HPV vaccinations in the US have doubled over five years, but only a quarter got the recommended dose
HPV is a group of more than 200 related viruses and sexually transmitted infections that can lead to certain cancers, including cervical cancer
The percentage of American adults, between 18−26 years of age getting vaccinated against the Human papillomavirus virus (HPV) has nearly doubled in the last five years, according to a report from the Centers for Disease Prevention and Control (CDC).
However, the report also finds that the number of American adults getting the recommended dose of the vaccine -- which is two shots -- is far lower than those who receive at least a shot of the vaccine.
HPV is a group of more than 200 related viruses that can lead to a certain type of cancer later in life, including cervical cancer. More than nine of every ten cases of cervical cancer are caused by HPV. Nearly 11,000 cases of cervical cancer are caused by HPV and over 4,000 women die from the disease.
Cervical cancer can be largely prevented by the HPV vaccine. These vaccines were recommended for girls and boys in 2006 and 2011. The licensed ones -- Gardasil, Gardasil 9, and Cervarix -- prevent infection with HPV types 16 and 18, two high-risk HPVs that cause about 70% of cervical cancers, according to the National Cancer Institute.
Cervical cancer was once the leading cause of cancer deaths among women in the US. However, the disease has now become the most preventable cancer due to consistent HPV vaccine and cervical cancer screening. Doctors recommend two doses for children aged between 11 and 12 --the second dose should be given six to 12 months after the first dose -- and three doses for children starting at or after the age of 15.
There has been a spike in the number of people getting the vaccination, with nearly 40% of them receiving one or more doses of vaccine in 2018, as opposed to only 22% of adults getting vaccinated in 2013. Of these adults, a majority got their first dose between the ages of 13 and 17, says the report. And women were more likely than men to have received their first dose of HPV vaccine at or before the recommended age of 12.
Though this is encouraging, only 21.5% adults received the recommended dose in 2018 but this has increased from 13.8% in 2013. Among these adults, women were more likely to get the recommended HPV shots than men.
Furthermore, the report stated that vaccination rates vary between races. In 2018, non-Hispanic white adults were more likely than Hispanic adults to have ever received one or more doses of HPV vaccine.

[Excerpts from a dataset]
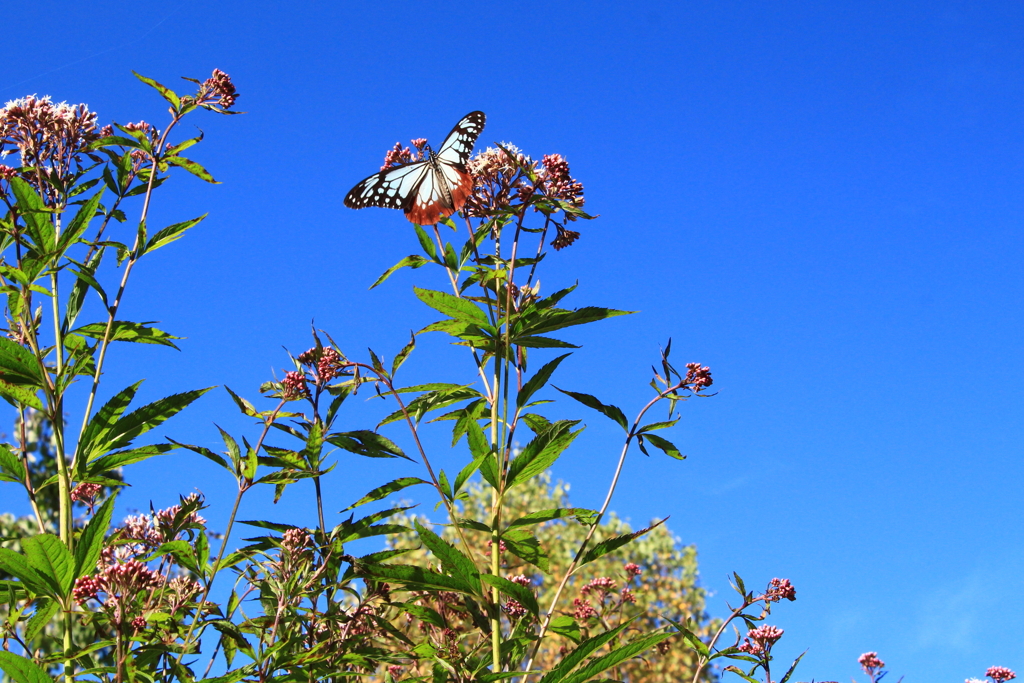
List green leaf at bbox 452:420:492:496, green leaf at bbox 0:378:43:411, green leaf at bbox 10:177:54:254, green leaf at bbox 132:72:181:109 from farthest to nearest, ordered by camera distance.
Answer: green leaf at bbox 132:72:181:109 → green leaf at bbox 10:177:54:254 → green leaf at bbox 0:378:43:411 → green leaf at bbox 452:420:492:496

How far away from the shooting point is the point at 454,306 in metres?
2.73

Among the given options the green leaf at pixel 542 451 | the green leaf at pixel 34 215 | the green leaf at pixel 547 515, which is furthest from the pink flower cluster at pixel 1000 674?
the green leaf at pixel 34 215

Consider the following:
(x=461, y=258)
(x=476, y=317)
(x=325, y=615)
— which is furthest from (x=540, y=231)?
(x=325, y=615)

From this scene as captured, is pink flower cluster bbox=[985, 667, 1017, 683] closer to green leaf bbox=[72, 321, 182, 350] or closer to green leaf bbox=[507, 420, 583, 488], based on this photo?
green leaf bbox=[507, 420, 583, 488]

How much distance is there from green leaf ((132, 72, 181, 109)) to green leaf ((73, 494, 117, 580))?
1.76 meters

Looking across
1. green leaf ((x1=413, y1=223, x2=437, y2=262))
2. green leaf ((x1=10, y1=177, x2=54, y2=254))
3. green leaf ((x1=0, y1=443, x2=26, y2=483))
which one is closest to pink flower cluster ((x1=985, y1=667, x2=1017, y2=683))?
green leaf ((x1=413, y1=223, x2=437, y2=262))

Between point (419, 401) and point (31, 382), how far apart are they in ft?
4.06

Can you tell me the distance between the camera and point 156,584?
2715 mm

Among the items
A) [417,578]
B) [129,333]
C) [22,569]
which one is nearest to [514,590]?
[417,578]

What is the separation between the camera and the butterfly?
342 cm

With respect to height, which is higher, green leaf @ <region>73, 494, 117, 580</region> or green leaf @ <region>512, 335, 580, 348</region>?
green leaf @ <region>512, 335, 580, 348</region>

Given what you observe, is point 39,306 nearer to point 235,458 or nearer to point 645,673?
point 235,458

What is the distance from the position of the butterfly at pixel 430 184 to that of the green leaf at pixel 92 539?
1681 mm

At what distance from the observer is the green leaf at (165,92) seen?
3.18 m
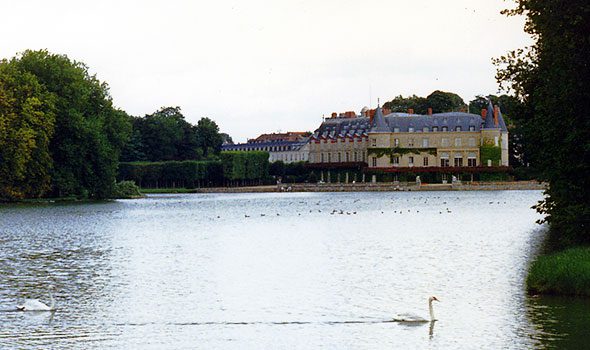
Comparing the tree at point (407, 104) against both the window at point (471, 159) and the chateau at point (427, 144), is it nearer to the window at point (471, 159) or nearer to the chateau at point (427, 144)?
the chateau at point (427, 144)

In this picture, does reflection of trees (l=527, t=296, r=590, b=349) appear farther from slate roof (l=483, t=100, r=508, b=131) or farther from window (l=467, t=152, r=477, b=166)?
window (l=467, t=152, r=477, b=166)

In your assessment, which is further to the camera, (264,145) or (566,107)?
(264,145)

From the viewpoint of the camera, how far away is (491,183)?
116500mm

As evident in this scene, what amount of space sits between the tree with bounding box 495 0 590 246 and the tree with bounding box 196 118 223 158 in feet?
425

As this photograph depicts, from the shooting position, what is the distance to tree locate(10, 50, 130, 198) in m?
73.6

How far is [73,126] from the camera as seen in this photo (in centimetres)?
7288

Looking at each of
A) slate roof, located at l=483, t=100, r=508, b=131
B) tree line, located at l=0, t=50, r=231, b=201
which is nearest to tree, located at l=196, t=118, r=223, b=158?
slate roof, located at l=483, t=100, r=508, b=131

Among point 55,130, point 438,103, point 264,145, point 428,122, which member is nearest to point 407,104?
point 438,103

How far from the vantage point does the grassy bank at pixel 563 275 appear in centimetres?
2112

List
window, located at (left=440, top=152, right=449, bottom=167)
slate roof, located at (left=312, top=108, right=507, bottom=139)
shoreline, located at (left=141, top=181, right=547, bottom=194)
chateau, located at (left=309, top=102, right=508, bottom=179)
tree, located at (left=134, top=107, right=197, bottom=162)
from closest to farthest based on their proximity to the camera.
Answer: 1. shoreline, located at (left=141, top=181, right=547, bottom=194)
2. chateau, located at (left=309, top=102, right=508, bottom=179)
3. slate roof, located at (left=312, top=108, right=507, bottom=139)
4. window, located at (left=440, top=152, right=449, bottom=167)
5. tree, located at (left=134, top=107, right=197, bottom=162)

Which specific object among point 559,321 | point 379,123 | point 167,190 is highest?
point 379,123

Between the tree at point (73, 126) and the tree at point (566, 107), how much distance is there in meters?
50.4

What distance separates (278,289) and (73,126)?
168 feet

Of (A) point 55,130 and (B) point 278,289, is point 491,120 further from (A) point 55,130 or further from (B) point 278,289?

[Work order]: Decide whether each statement agrees with the article on HPV vaccination, answering yes or no and quoting the words of the article that settle it. (a) In 2018, nearly 40% of the adults received one or more doses of HPV vaccine. (b) Men were more likely than women to get the recommended HPV shots. (c) Doctors recommend three doses for children aged between 11 and 12.

[Finished exercise]:
(a) Yes: "nearly 40% of them receiving one or more doses of vaccine in 2018"
(b) No: "women were more likely to get the recommended HPV shots than men."
(c) No: "Doctors recommend two doses for children aged between 11 and 12"